- Selected passage
%%
Ukrainian military commander; leader of the Green armies (1886–1919)

Danylo Ilkovych Terpylo, (Note: Данило Ількович Терпило, Danylo Il'kovych Terpylo
Дании́л Ильи́ч Терпи́ло, Daniil Il'ich Terpilo) widely known as the Green Ataman (Note: Отаман Зелений, Otaman Zelenyy) ( – October 1919) was a Ukrainian revolutionary, ataman and a commander of the Green armies during the Russian Civil War. Terpylo's forces fought against both the White Army, the Red Army, and the Ukrainian People's Republic forces.

==Biography==
===Early years===
Danylo Ilovych Terpylo was born on December 28, 1886, in Trypillia, where he was educated first by the church-parish school and then at a Zemstvo school.

During the 1905 Russian Revolution he became a member of the Ukrainian Socialist Revolutionary Party. Terpylo was first arrested in 1907 and stayed in prison for three months. He was arrested a second time on September 22, 1908, for anti-government activity, and sent to the Arkhangelsk Oblast for three years. In 1914–1917 he was mobilized into the Russian army, participating in the World War I. He served on the Western Front at the headquarters of the XXXV Corps.

During the February Revolution, he returned to Ukraine. In 1917 he studied at the Zhytomyr school of ensigns.

After the October Revolution, the Trypillians recognized the authority of the Central Rada. The Trypillian organization of socialist-revolutionaries had a great influence in the areas of Trypillia, Cherniakhiv, Hermanivka and Obukhiv. At that time, Terpylo and his comrades were laying the network of the future insurgent movement: the structure of the army, the weapons, the places of assembly and everything else that is included in the concept of mobilization readiness.

===Against the hetman===
In March 1918, the German Empire and troops of the Ukrainian State came to Trypillia. The liberal-minded Ukrainian intelligentsia took a stance against the imperialist-backed Hetmanate, as did Terpylo. In November 1918, he participated in the rebellion against the Hetmanate in Trypillia. On November 21, Terpylo's troops defeated the Trypillian hetman. At that time, his detachment was made up of 4000 peasants.

In November 1918, he created a three-thousand-strong rebel division, which together with the troops of Petliura and the Sich Riflemen, occupied Kyiv in December 1918.

===Against Petliura===
However, once victorious, Petliura ordered Terpylo to dissolve his division. Instead, he revolted, refusing to continue fighting for the Ukrainian People's Republic.
%%
- Challenge A
In the entries, take the part that opens with the line containing "Segment every instance of right" and closes with the line containing "I'll return each instance as SVG.", and rewrite only those lines with "right lung" replaced by "left lung", leaving everything else unchanged.
The text about Danylo Terpylo and the entries are unrelated to each other.

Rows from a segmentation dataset
%%
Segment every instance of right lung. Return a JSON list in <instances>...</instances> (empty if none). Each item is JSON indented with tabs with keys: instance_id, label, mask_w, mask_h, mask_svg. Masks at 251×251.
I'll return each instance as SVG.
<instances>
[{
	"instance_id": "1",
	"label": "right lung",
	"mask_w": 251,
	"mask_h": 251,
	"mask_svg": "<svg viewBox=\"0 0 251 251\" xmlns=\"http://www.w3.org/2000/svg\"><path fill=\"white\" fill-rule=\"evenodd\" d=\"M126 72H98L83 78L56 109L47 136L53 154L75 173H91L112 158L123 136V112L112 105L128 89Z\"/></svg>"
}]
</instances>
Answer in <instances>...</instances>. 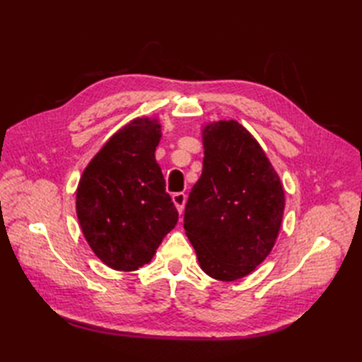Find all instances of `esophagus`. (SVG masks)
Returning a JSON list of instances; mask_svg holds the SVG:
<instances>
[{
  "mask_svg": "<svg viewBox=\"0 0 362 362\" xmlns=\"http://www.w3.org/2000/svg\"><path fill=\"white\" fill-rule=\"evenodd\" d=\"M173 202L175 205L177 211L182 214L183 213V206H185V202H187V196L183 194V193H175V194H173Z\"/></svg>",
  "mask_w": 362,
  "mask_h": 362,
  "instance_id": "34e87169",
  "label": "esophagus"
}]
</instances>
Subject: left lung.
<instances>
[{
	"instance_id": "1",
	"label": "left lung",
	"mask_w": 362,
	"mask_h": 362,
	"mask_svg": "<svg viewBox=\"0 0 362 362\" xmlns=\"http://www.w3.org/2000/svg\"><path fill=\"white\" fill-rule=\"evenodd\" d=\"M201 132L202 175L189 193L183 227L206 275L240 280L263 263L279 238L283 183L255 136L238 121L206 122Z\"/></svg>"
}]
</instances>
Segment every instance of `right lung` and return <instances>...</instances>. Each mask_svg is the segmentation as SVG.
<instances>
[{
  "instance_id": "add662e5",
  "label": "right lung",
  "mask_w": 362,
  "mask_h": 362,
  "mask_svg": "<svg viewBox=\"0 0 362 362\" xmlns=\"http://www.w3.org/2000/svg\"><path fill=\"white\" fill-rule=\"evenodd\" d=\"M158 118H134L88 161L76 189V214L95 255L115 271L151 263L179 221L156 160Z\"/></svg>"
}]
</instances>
%%
%%
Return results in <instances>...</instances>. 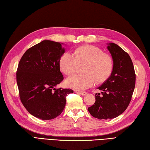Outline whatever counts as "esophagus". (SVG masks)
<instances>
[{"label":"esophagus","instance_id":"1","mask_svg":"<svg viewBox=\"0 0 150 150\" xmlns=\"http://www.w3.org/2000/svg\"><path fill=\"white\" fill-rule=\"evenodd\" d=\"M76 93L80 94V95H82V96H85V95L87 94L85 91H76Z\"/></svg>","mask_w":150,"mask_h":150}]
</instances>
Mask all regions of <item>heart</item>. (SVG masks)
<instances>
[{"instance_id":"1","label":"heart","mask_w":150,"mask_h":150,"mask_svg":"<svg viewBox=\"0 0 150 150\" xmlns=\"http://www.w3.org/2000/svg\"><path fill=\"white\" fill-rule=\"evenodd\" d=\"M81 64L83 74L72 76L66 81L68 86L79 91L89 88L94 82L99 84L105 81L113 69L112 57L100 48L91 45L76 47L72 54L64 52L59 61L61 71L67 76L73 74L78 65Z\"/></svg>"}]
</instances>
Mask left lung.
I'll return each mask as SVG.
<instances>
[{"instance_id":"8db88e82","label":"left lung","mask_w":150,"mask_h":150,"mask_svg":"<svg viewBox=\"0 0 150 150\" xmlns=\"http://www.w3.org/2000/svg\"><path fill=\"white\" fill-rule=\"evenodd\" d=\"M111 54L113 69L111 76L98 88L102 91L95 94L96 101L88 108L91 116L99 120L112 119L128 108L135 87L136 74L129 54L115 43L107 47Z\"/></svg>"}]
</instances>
%%
%%
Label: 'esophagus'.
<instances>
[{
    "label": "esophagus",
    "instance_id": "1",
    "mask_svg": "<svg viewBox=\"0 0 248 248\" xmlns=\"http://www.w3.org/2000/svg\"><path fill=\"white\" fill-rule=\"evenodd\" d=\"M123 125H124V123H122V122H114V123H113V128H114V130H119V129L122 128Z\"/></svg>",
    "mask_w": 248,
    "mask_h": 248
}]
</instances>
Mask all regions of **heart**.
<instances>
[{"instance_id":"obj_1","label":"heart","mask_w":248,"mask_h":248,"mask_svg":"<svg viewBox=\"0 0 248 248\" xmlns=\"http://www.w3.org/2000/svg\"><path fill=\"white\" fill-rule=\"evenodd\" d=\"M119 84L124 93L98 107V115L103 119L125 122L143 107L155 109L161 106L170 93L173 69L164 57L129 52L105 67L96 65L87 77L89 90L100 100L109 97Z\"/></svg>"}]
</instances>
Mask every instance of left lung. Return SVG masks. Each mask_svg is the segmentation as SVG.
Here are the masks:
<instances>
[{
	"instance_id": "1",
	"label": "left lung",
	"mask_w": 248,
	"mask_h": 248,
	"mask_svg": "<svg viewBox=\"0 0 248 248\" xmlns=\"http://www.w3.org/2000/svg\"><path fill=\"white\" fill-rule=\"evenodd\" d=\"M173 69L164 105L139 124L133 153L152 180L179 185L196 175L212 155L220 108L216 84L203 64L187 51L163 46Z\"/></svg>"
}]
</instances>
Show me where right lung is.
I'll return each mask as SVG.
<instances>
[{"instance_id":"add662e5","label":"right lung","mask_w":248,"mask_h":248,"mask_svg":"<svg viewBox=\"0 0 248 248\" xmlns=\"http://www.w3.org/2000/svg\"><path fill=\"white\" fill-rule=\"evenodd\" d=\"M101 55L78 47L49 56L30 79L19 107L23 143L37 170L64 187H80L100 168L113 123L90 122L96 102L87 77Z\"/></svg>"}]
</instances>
%%
- Challenge B
From the biography of Danylo Terpylo, transcribe the part that opens with the words containing "During the 1905" and closes with "the XXXV Corps.".

- Correct output A
Segment every instance of left lung. Return a JSON list in <instances>...</instances> (empty if none). Each item is JSON indented with tabs with keys: instance_id, label, mask_w, mask_h, mask_svg. Masks at 251×251.
I'll return each instance as SVG.

- Correct output B
During the 1905 Russian Revolution he became a member of the Ukrainian Socialist Revolutionary Party. Terpylo was first arrested in 1907 and stayed in prison for three months. He was arrested a second time on September 22, 1908, for anti-government activity, and sent to the Arkhangelsk Oblast for three years. In 1914–1917 he was mobilized into the Russian army, participating in the World War I. He served on the Western Front at the headquarters of the XXXV Corps.